At page 302 of Steve Brusatte’s The Rise and Fall of the Dinosaurs he mentions that the rate of evolution for birds was `much faster than their dinosaur ancestors and cousins’.

In a simplistic application of dimensional capacity (discussed in various articles in my RG project, The principle of dimensional capacity), all other things being equal, one would expect that animals evolving in 3 dimensional space would evolve 50% faster than those evolving confined to the Earth’s surface, on the plain. With 50% more dimensions, energy has 50% more ways to be distributed.

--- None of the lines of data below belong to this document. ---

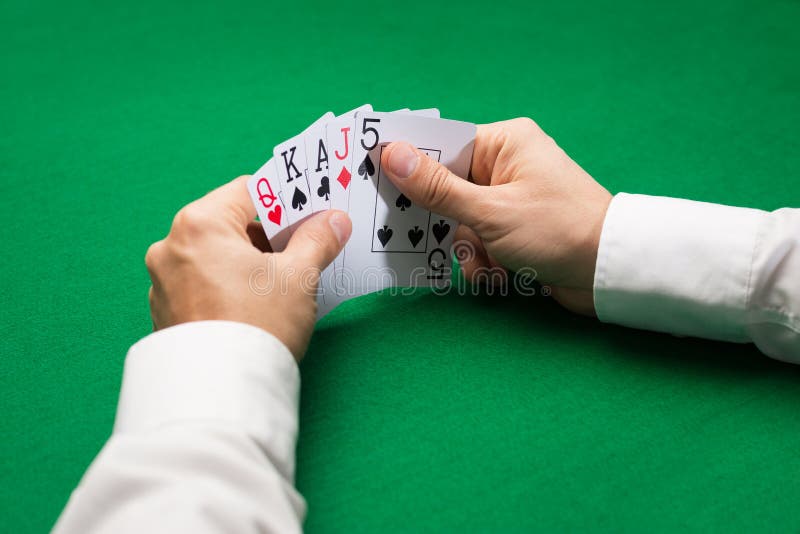 Poker player holding playing cards at casino table stock photo Poker player holding playing cards at casino table stock photo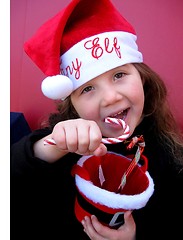 Image showing Little girl in Elf Hat eating candy canes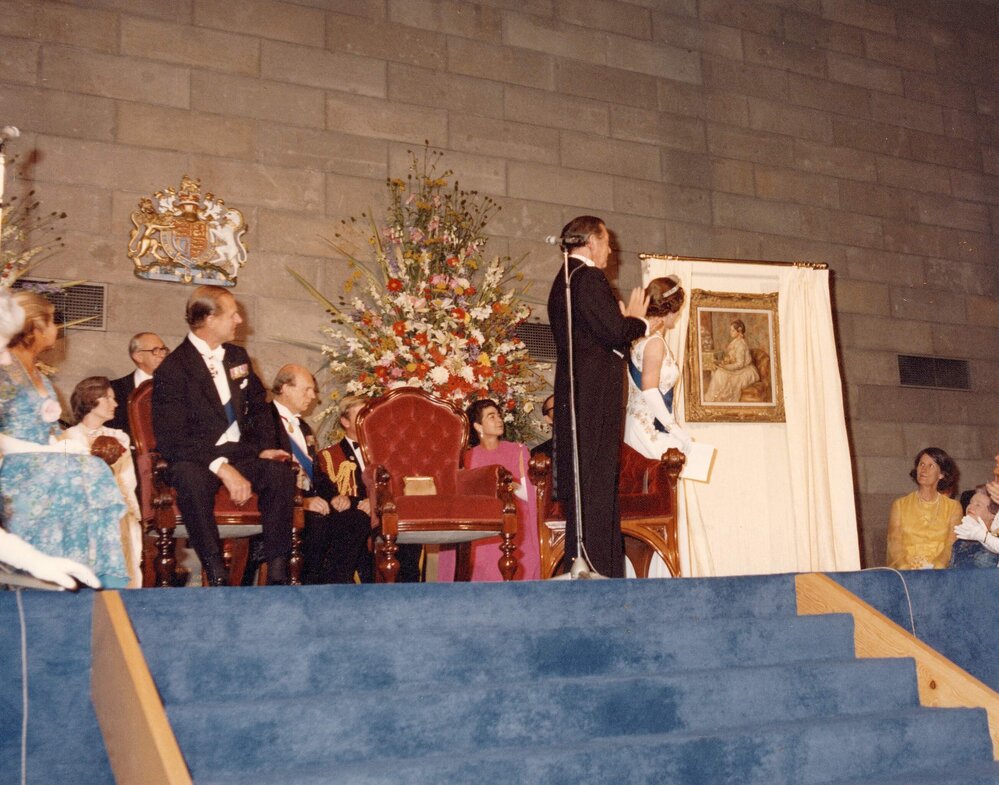 Queen Elizabeth II unveiling a Renoir painting at the National Gallery of Victoria in Melbourne during her 1977 official Australian visit.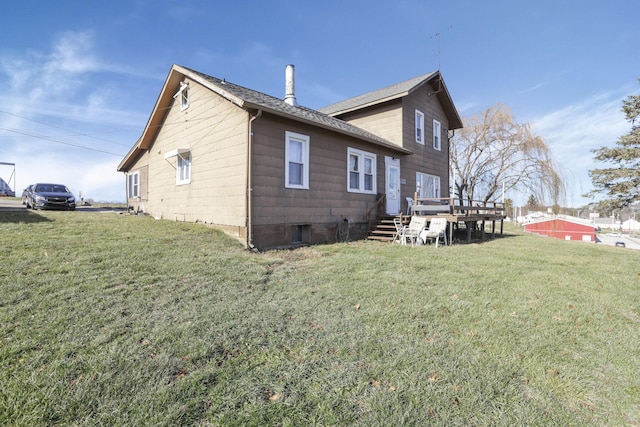 back of property featuring a deck and a yard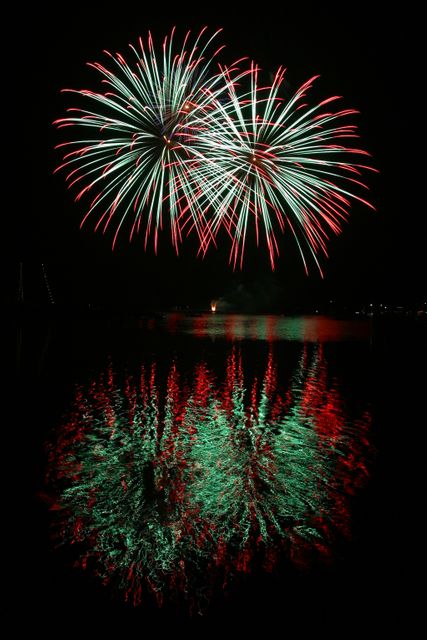 Spectacular red and green fireworks exploding in the night sky, with vibrant reflections on calm water. Perfect for illustrating festive celebrations such as New Year's Eve, Fourth of July, or other significant events. Ideal for festive promotions, holiday themes, event advertising, and celebratory contexts.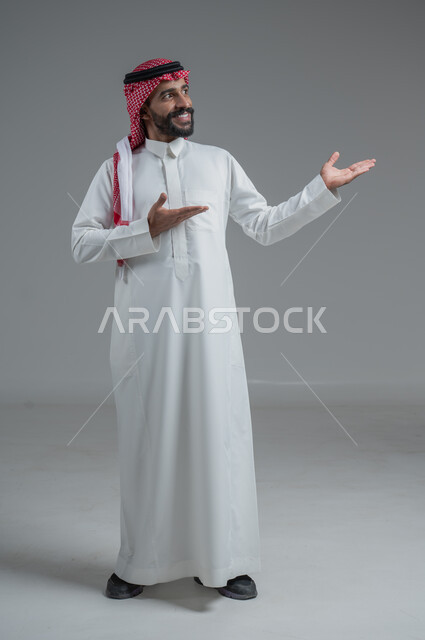 مفهوم الرجولة والاهتمام بالمظهر الخارجي، الثقة بالنفس والجدية، الوقوف باستقامة وثبات، بورتريه لرجل عربي خليجي سعودي يرتدي الشماغ والثوب التقليدي ينظر الى الكاميرا بتعابير السرور،الطول الكامل للجسم، خلفية رمادية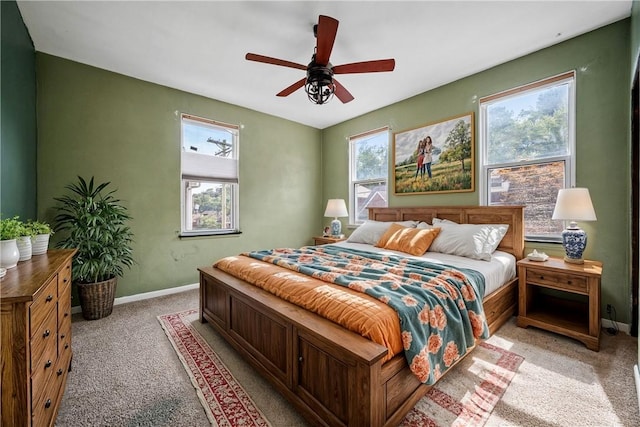 bedroom with multiple windows, light carpet, and ceiling fan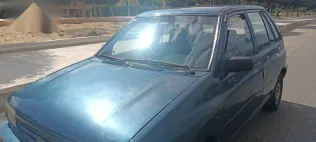 كيا برايد 1999 أزرق غامق مستعملة للبيع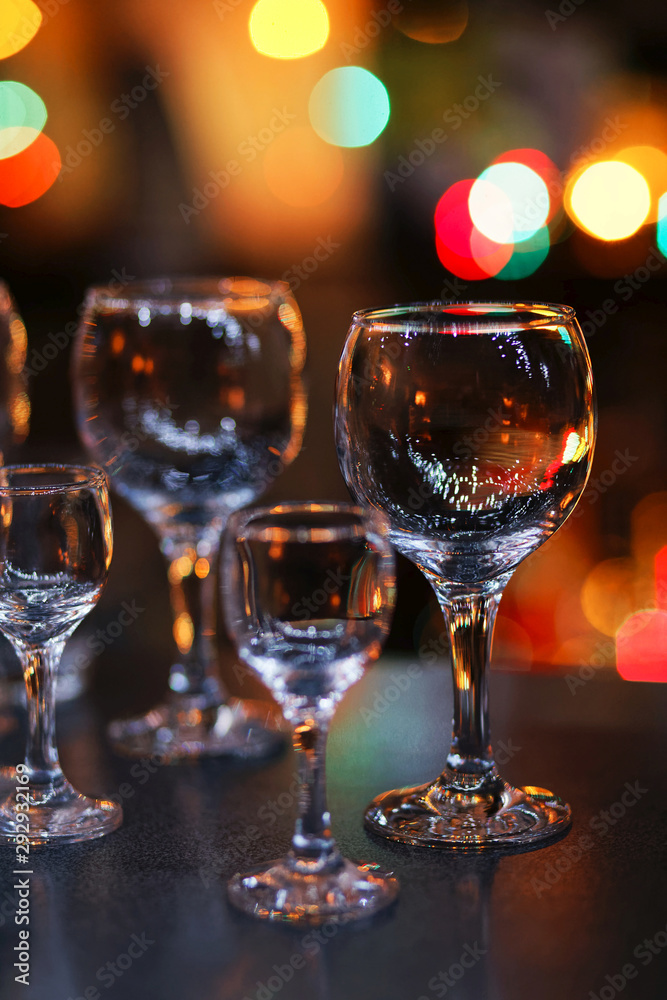 Empty glass transparent wine glasses on a table and colorful lights on a blurry dark background. Shallow focus. Empty glass transparent wine glasses on a table and colorful lights on a blurry dark background. Shallow focus.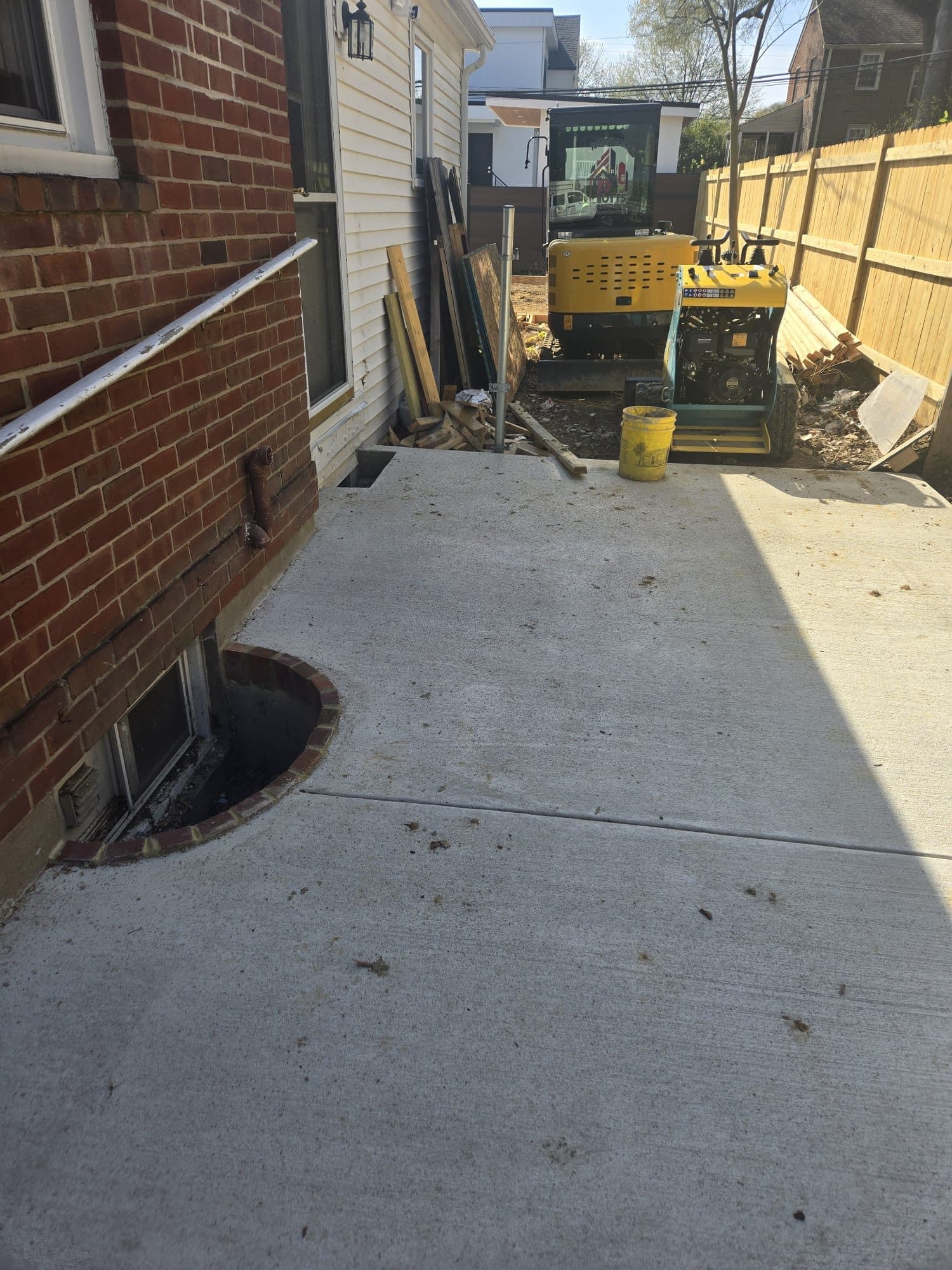 Finished concrete walkway alongside brick house. Concrete project by Potts Brothers Construction, Arlington & Northern Virginia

Articles that appear to discuss the rate of bird evolution include: (1) Gradual assembly of avian body plan culminated in rapid rates of evolution across the dinosaur-bird transition in Current Biology (2014, Brusatte is one of the authors); (2) Ksepka Evolution a rapid flight towards birds (2014); (3) Sustained miniaturization and anatomical innovation in the dinosaurian ancestors of birds in Science (2014). The 2014 Science article (Lee, Cau, Naish, Dyke) mentions an average rate `four times as fast as the unweighted average branch rate across the entire tree’ (p. 564). I am not sure how to interpret that statement, as there may be qualifiers.

These questions (among others) arise: Does the principle of dimensional capacity play a role in the different rates of evolution? If birds evolve 4 times faster, and if dimensional capacity plays a role, what other additional degrees of freedom affect the rate of evolution of birds?